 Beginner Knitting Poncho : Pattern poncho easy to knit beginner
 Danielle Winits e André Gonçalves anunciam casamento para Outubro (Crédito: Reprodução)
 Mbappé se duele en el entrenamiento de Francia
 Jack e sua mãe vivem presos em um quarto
---
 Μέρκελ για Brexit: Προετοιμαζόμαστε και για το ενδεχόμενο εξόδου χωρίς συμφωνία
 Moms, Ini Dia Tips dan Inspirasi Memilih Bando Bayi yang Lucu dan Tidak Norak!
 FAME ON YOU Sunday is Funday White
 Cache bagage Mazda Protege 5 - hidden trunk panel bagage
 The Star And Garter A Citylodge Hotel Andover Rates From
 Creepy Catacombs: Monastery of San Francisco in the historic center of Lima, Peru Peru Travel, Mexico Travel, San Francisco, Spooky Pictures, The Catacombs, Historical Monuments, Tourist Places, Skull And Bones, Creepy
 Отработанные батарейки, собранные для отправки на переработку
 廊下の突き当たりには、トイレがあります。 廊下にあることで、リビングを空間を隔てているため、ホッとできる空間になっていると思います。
...
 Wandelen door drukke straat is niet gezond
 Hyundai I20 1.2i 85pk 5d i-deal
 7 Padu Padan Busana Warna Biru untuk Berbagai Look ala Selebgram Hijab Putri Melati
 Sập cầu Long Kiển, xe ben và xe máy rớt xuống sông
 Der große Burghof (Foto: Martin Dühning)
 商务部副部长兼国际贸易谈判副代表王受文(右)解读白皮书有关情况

→ **Exercise description**:
Copy out precisely the lines from the line with "Hyundai I20 1.2i 85pk 5d i-deal" to the line with "商务部副部长兼国际贸易谈判副代表王受文(右)解读白皮书有关情况" in the material above, including those two lines and omitting all the rest.

→ **Exercise response**:
 Hyundai I20 1.2i 85pk 5d i-deal
 7 Padu Padan Busana Warna Biru untuk Berbagai Look ala Selebgram Hijab Putri Melati
 Sập cầu Long Kiển, xe ben và xe máy rớt xuống sông
 Der große Burghof (Foto: Martin Dühning)
 商务部副部长兼国际贸易谈判副代表王受文(右)解读白皮书有关情况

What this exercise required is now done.